Whenever he thought unkind thoughts about Mo-Maw, he tried to remember the stories that his mother had told him about her own childhood. About how she was the youngest of four girls, and how, after her mother had died, her father, a grain-hodder on the Clyde, had taken the girls and parcelled them out to anyone who would be able to give them a good home. It had been an ordinary Wednesday when the adults came to the house in their Sunday clothes and carried the sisters away.
It had been agreed not to tell the girls in advance. Instead, each of the couples planned a fine day out: outings to the zoo, or shoe shopping, and then in the evening they took the girls back to their new homes and that was the end of it, no discussion. No one had been able to take all four sisters, so Cathy, the eldest girl, had gone to live in Ballachulish where she could help Granny Buchanan around the croft. Alice and Jean had been sent to England to different cousins of their mother’s and had made quiet successes of their lives. Only Maureen, at three and half years old, had remained in the East End of Glasgow. She had been taken in by a childless couple, a scrap merchant and his wife, who lived over the back middens. It was near enough where her father could keep an eye on her, which he did, until he married again and moved through to Falkirk to work on the Union Canal. She hadn’t seen him since she was six.
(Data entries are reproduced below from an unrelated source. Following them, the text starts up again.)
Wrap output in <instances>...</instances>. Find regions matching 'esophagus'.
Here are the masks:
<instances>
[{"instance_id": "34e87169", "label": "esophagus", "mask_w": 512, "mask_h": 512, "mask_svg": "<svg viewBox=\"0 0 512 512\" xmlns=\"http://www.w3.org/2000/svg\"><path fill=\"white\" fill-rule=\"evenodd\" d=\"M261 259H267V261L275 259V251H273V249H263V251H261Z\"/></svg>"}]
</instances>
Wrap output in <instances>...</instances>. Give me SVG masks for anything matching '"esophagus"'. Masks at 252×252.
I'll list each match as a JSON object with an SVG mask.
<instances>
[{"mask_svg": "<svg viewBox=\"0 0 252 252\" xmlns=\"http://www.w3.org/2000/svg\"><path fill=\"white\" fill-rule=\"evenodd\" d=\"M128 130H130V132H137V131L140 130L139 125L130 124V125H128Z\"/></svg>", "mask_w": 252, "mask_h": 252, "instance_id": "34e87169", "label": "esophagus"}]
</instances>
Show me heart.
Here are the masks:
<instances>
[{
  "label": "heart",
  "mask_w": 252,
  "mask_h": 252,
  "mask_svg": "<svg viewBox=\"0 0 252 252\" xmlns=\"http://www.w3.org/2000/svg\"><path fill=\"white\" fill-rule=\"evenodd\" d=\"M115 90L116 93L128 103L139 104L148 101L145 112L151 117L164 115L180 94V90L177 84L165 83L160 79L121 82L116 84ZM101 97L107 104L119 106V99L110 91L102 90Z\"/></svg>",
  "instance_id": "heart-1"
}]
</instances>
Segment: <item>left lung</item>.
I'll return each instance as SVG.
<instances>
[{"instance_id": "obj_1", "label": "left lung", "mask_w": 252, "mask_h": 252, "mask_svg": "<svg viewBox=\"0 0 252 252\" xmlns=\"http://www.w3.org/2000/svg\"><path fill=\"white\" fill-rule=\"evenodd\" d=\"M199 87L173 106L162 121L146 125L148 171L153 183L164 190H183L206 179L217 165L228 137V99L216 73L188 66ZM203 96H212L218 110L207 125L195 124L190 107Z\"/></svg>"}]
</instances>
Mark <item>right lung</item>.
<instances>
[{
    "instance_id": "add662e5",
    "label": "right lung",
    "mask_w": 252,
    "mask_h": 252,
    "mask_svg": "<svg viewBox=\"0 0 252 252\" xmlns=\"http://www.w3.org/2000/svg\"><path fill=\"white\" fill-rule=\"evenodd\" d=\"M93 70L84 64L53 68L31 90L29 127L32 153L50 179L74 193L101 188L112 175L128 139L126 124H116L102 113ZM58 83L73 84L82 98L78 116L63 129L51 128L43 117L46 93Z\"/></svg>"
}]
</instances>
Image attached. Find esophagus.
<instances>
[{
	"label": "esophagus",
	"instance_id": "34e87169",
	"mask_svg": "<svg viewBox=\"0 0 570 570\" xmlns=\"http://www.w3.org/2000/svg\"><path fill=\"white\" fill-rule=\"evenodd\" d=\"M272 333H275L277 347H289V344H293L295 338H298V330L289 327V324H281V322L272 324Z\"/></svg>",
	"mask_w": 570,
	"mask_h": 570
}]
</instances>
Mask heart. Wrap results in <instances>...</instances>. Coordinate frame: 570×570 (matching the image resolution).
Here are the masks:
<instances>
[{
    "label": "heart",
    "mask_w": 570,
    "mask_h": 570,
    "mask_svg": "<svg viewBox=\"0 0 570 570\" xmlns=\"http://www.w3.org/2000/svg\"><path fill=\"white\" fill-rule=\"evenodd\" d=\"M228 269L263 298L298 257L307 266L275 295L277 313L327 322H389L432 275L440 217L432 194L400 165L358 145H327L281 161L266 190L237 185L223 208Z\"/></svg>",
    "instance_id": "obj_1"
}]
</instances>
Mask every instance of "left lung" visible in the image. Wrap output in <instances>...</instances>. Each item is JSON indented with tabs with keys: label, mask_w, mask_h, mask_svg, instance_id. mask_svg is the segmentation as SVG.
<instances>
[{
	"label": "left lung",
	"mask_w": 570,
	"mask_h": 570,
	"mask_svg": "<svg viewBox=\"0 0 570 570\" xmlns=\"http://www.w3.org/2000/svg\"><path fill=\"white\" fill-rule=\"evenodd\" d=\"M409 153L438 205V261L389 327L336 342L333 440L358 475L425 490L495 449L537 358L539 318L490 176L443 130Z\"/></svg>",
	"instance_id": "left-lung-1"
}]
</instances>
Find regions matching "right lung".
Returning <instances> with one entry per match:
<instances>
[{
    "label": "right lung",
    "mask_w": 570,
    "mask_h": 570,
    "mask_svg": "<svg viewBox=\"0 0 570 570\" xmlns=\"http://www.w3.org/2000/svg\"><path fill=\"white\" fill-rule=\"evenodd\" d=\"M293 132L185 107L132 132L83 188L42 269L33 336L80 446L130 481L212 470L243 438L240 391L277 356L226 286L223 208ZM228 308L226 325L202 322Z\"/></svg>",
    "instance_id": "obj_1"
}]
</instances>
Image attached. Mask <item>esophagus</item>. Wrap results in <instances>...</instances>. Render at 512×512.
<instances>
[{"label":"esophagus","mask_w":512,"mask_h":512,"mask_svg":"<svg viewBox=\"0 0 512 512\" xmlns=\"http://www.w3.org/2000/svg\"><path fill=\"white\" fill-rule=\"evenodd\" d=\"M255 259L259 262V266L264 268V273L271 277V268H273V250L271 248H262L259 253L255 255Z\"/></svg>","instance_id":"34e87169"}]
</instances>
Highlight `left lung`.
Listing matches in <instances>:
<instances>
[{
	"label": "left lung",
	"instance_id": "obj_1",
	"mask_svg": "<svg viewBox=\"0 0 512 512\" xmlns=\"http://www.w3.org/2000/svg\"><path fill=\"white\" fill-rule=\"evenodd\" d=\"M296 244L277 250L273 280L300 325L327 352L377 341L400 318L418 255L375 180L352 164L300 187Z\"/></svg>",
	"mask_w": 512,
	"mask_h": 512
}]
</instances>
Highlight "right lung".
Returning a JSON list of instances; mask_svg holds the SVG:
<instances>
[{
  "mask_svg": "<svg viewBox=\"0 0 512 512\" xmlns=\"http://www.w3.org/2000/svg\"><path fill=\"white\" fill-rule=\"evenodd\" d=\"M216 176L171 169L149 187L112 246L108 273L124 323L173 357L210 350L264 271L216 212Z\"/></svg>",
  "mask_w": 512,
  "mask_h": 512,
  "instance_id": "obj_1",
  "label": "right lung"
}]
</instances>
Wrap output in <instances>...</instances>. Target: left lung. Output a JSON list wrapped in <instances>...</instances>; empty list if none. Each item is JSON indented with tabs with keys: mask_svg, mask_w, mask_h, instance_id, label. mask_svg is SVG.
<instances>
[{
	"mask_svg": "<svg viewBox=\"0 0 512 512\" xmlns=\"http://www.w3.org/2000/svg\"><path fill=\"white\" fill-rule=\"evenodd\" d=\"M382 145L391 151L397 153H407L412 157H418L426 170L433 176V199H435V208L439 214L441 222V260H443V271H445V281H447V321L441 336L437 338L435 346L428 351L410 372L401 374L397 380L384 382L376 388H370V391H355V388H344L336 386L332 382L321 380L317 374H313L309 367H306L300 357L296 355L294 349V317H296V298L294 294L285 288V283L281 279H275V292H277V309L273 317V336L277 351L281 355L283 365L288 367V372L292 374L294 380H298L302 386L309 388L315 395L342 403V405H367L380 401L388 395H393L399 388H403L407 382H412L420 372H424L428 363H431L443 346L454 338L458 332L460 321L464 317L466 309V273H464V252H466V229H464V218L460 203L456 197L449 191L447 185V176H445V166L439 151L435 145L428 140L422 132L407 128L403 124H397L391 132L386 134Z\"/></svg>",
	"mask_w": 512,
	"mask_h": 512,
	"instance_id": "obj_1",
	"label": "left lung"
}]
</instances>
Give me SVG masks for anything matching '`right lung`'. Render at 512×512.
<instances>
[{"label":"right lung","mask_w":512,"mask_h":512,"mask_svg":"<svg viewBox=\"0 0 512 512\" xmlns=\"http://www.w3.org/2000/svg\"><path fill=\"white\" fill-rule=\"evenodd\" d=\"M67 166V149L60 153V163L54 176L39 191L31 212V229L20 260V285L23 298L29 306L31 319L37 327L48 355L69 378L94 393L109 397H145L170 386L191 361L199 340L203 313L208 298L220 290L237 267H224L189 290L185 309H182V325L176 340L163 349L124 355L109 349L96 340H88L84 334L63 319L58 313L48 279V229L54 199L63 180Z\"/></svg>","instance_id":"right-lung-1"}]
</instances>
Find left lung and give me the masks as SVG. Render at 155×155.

Mo-Maw said the scrap merchant and his wife were good people, phlegmatic but harmless. Mungo believed her, because Mo-Maw could find the skelf in any caress, and so she would have said if they’d been cruel, or miserly, or otherwise. But as easily as Mo-Maw had come into their lives, she had drifted out of it again when she was fifteen. In the evenings the scrap merchant had liked to sit with large leather headphones on, listening to the wireless, old dancehall songs from before the war, or the endless football commentary. His wife had sat on the settee next to him, flipping through her programmes on the television, together but alone. Mo-Maw said that was how she had found them, and that was how she had left them.
Mungo looked down at his feet, his big toe was bursting through the seam of his trainers. “Do you love her?”
Jocky answered too quickly. “Naw. Naw, ah don’t.”
Mungo looked up at him.
“Listen son, at ma age love is a nuisance of a thing. What ye want is some easy company on a Tuesday night, a bit of help runnin’ the hoose, and if yer lucky a bit of nookie as long as ye can both lie on yer side while ye’re at it.” Mungo didn’t laugh at the joke. Jocky dropped his dout into his mug. “What ye want is an easy life. There’s nothin’ easy about love.”
Mungo finished his tea. He put the mug in the sink. “Will you do me a favour?”
“Another one?”
Mungo nodded. “If she asks you if you love her, just tell her ‘aye.’ She deserves it.”
The man didn’t answer one way or the other. He got up off his stool with a wince. “It does the spine nae guid to be standing at yon counter all day. If ye want ma advice, when ye go out into the workin’ world, try and choose a profession that keeps ye movin’ aboot. And be wary of sittin’ amongst the refuse of other people’s lives.”